What is needed> Pictures are to be omitted. Output only the lines from the one containing "Iceberg extraordinary form" through the end of the data, word for word.

Given data>
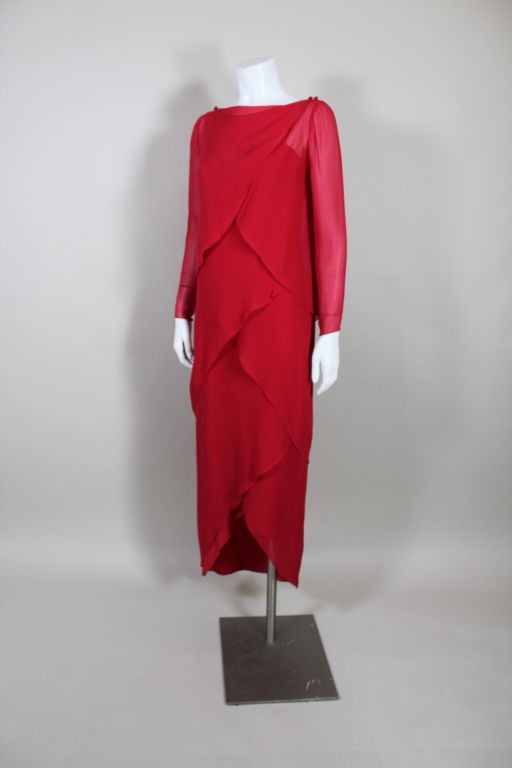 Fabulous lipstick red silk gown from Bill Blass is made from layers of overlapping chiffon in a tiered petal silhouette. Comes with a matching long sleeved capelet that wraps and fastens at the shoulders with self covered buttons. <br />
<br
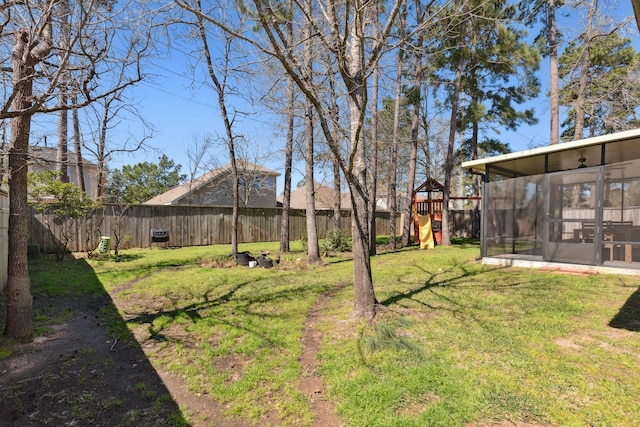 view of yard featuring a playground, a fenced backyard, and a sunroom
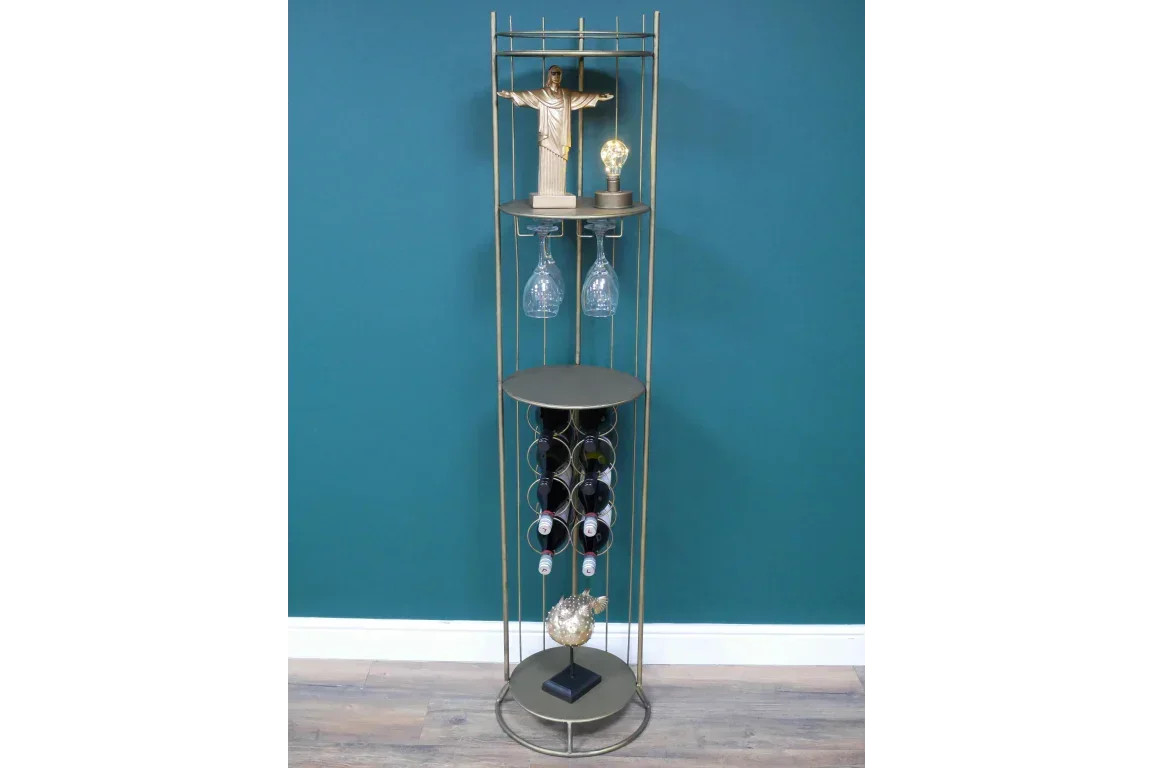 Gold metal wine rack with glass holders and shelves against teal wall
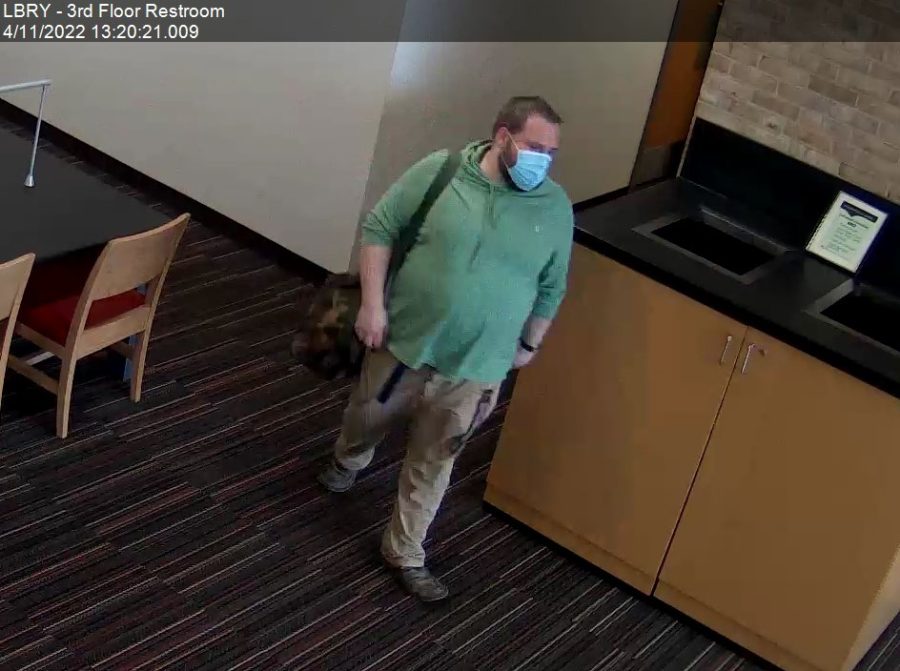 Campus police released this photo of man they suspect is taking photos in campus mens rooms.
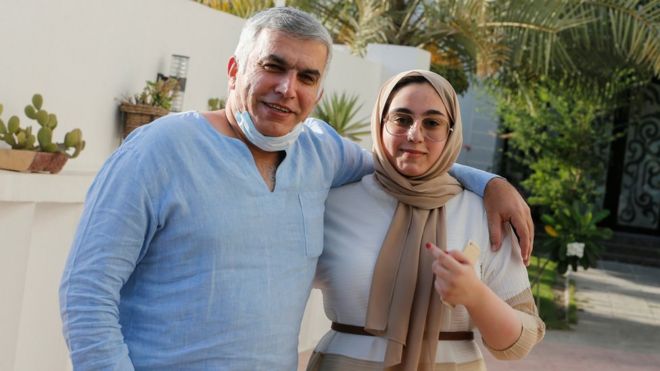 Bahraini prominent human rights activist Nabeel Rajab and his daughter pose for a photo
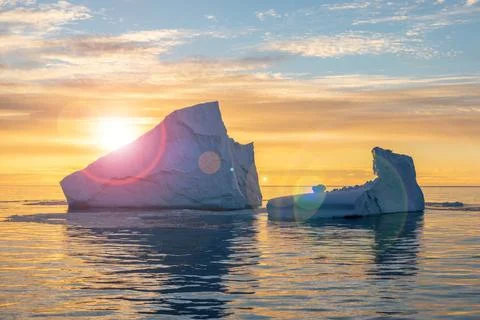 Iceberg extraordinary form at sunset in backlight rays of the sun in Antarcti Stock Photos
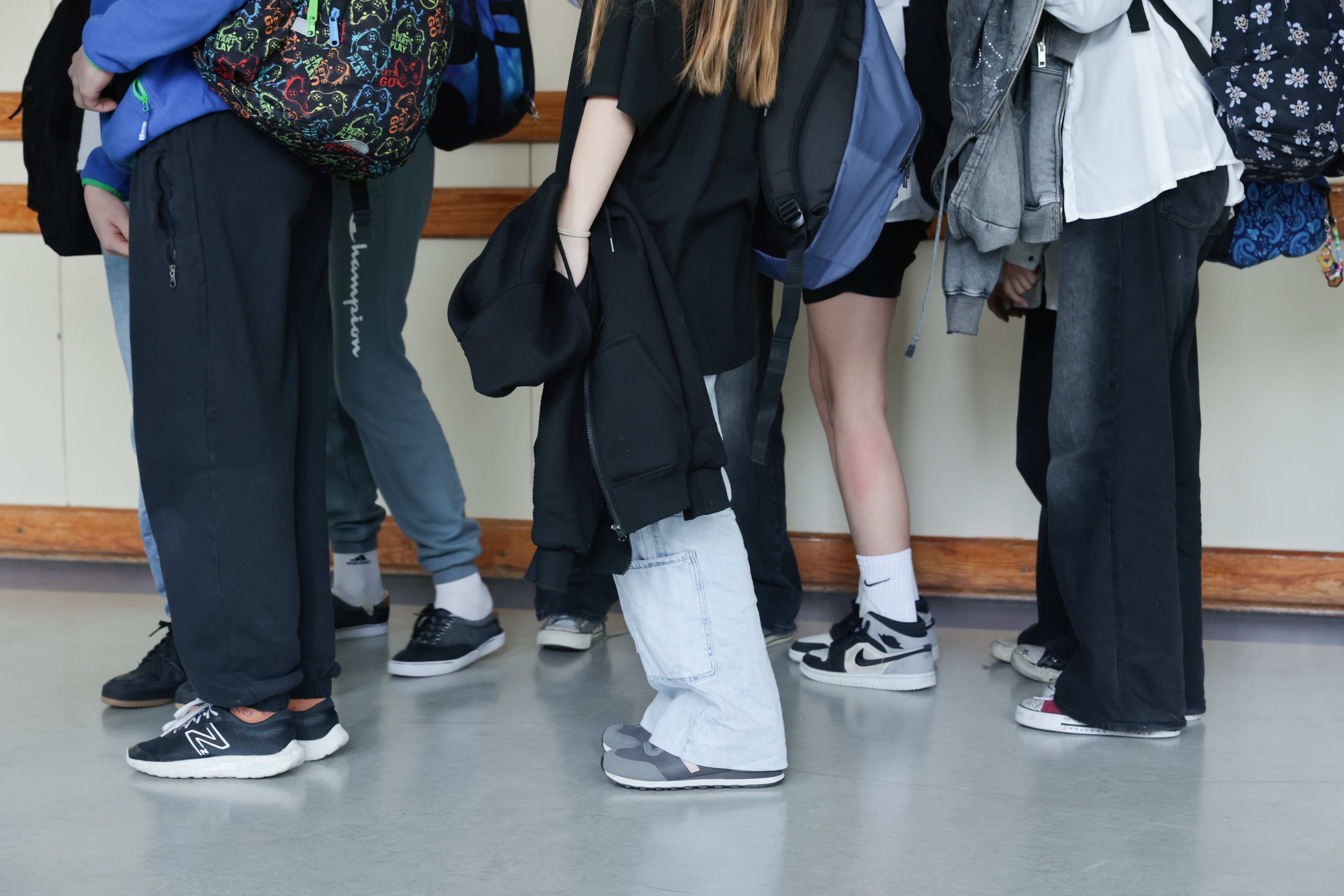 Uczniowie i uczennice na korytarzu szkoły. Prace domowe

Solution below>
 Iceberg extraordinary form at sunset in backlight rays of the sun in Antarcti Stock Photos
 Uczniowie i uczennice na korytarzu szkoły. Prace domowe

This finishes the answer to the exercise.